Discussion in 'Sports and News' started by Dick Whitman, Oct 10, 2013.

  1. Starman

    Starman Well-Known Member

    If I were opposing teams I'd be getting fucking sick and tired of my players sitting around and getting cold during the interminable performaneces.

    If I were an opposing manager, I would tell my players to go out and hit fungos and play catch in the outfield, and the pitcher toss warmup pitches on the sideline, while the song is going on.
     
  2. Morris816

    Morris816 Member

    My only issue with some people who believe in "support the troops" think that if you oppose a war, you oppose the troops.

    This seems to go back to Vietnam, in which many who opposed the war there treated the returning soldiers like they were bad people.

    What those opposing the Vietnam War forgot was most of the soldiers were drafted and didn't get a choice in the matter. Plus it's not the soldiers who decide to go to war. Congress does, and it's usually the President making the request.

    To me, "support the troops" is best served as a reminder of this: It's fine to oppose a war and to criticize the people who decided to go to war, but don't take it out on the soldiers who are simply doing what they are asked to do, whether said soldier was drafted or voluntarily enlisted.
     
  3. Dick Whitman

    Dick Whitman Well-Known Member

    Did they?
     
  4. Bubbler

    Bubbler Well-Known Member

    The myth that keeps on mything.
     
  5. Dick Whitman

    Dick Whitman Well-Known Member

    I think it's perfectly reasonable to oppose the troops, as well.
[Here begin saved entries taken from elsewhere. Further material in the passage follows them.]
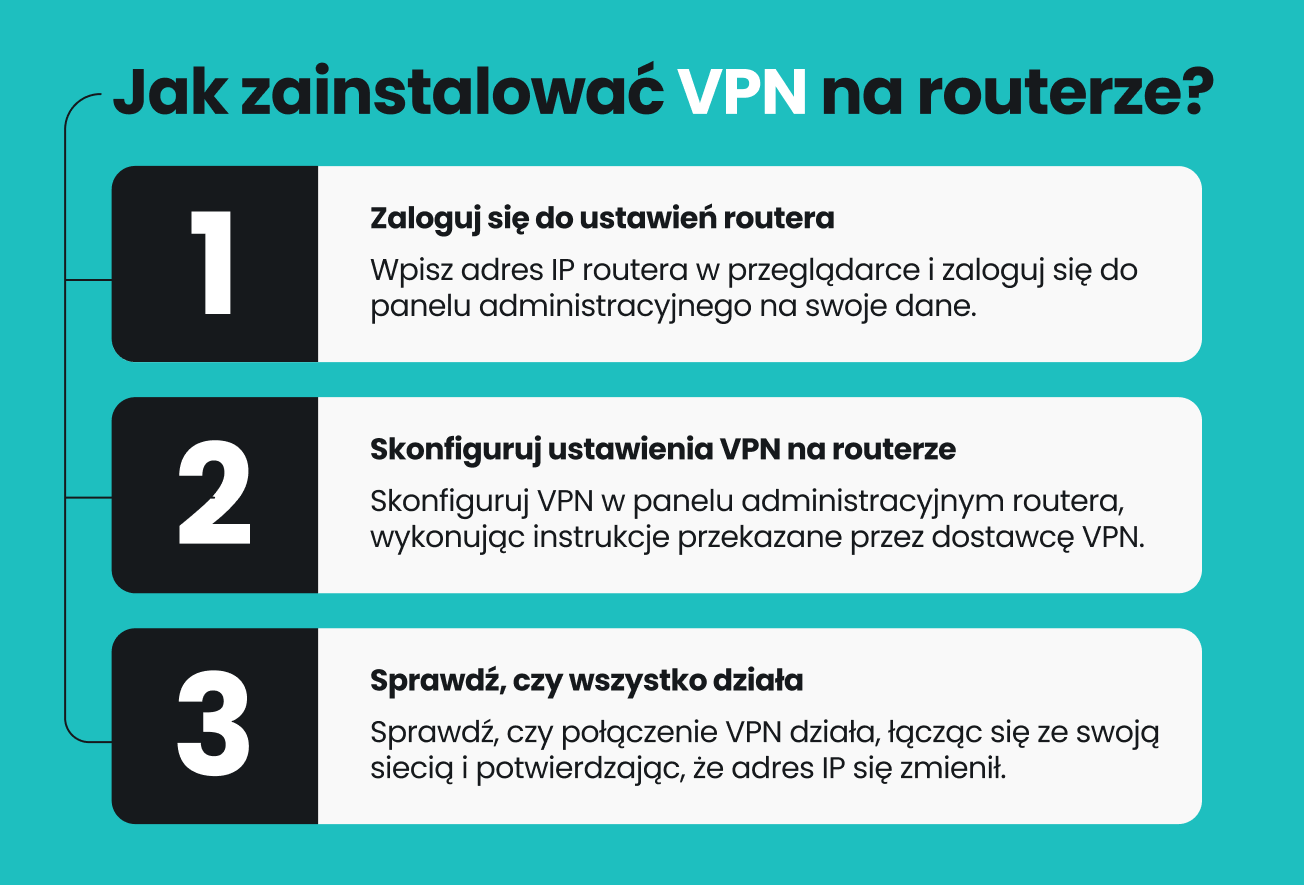 Jak zainstalować VPN na routerze?

1

Zaloguj się do ustawień routera

Wpisz adres IP routera w przeglądarce i zaloguj się do panelu administracyjnego na swoje dane.

2

Skonfiguruj ustawienia VPN na routerze

Skonfiguruj VPN w panelu administracyjnym routera, wykonując instrukcje przekazane przez dostawcę VPN.

3

Sprawdź, czy wszystko działa

Sprawdź, czy połączenie VPN działa, łącząc się ze swoją siecią i potwierdzając, że adres IP się zmienił.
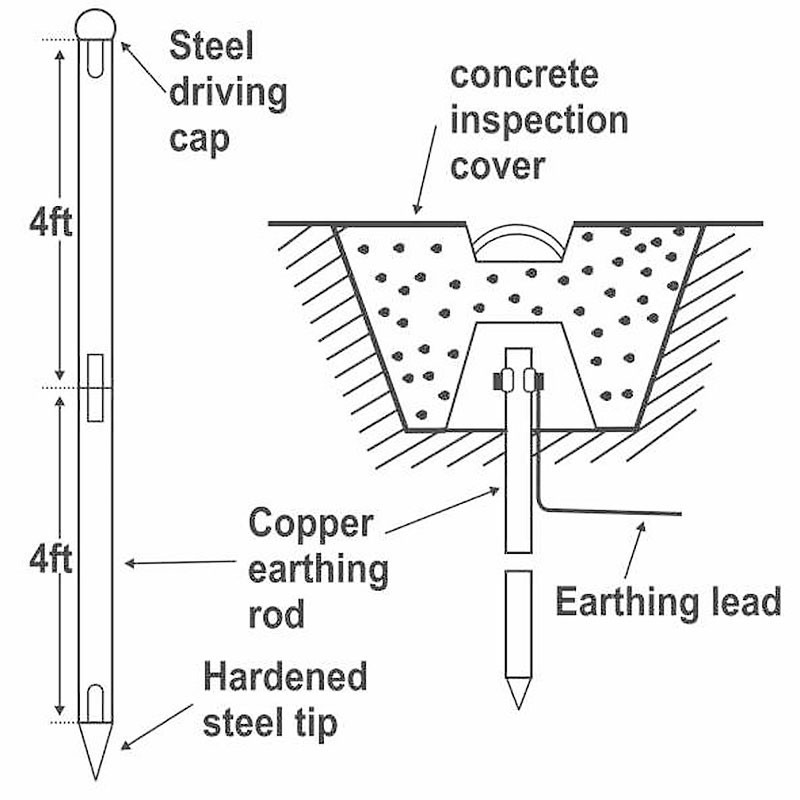 Steel driving cap

concrete inspection cover

4ft

4ft

Copper earthing rod

Earthing lead

Hardened steel tip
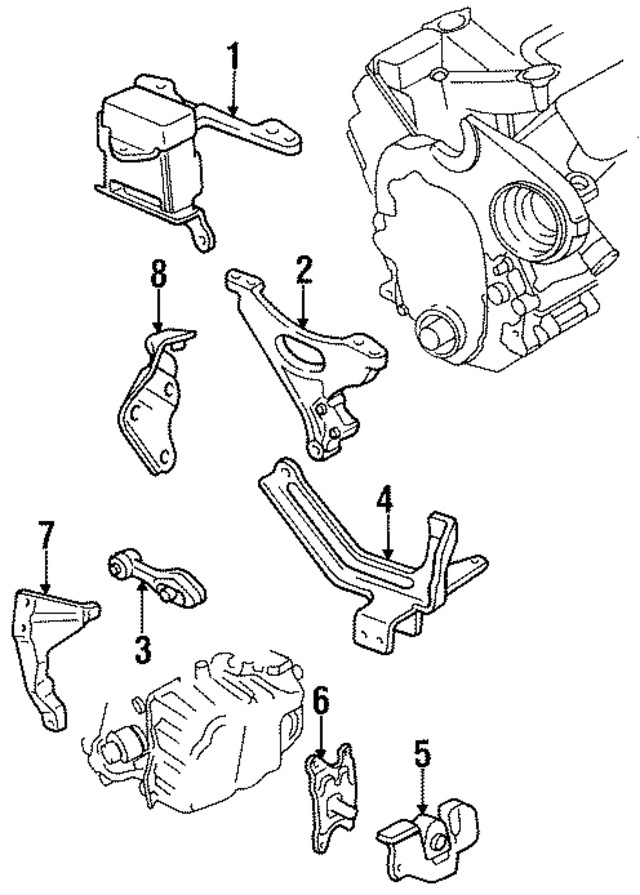 1
8
2
4
7
3
6
5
    Even in Vietnam, they ultimately chose to go there in lieu of other options. Now, on my sliding scale of opposition between LBJ and Winnie Cooper's 18-year-old brother who has neither the experience nor the maturity at that point to consider world geopolitics in light of his own fully formed worldview, LBJ gets the lion's share of the wrath. But it is not unreasonable to target Winnie Cooper's brother for some criticism. It's patronizing to the troops otherwise. They are human beings with a functioning brain. Nationalism doesn't give them dispensation from using it.
     
  6. doctorquant

    doctorquant Well-Known Member

    I don't think that's a myth. I have ex-military friends who were treated shabbily during that period. I wasn't there with them, of course, but I don't think these guys would lie about it.
     
  7. old_tony

    old_tony Well-Known Member

    I wonder if he has similar feelings for slogans such as "for the children," "for the poor" and "social justice."
     
  8. Dick Whitman

    Dick Whitman Well-Known Member

    I don't know. He didn't write about that.
     
  9. old_tony

    old_tony Well-Known Member

    Yeah, it's a myth. They were spitting on the returning soldiers as a form of long-distance kiss. ::)
     
  10. Dick Whitman

    Dick Whitman Well-Known Member

    Were they?
     
  11. JayFarrar

    JayFarrar Well-Known Member

    Shabbily by whom?

    Lots of Vietnam-era veterans were treated like shit by World War II guys, who did the same thing to the Korea guys.
     
  12. LongTimeListener

    LongTimeListener Well-Known Member

    You can find plenty of evidence of it before Oct. 17, 1979, when all mention was wiped away by the history books.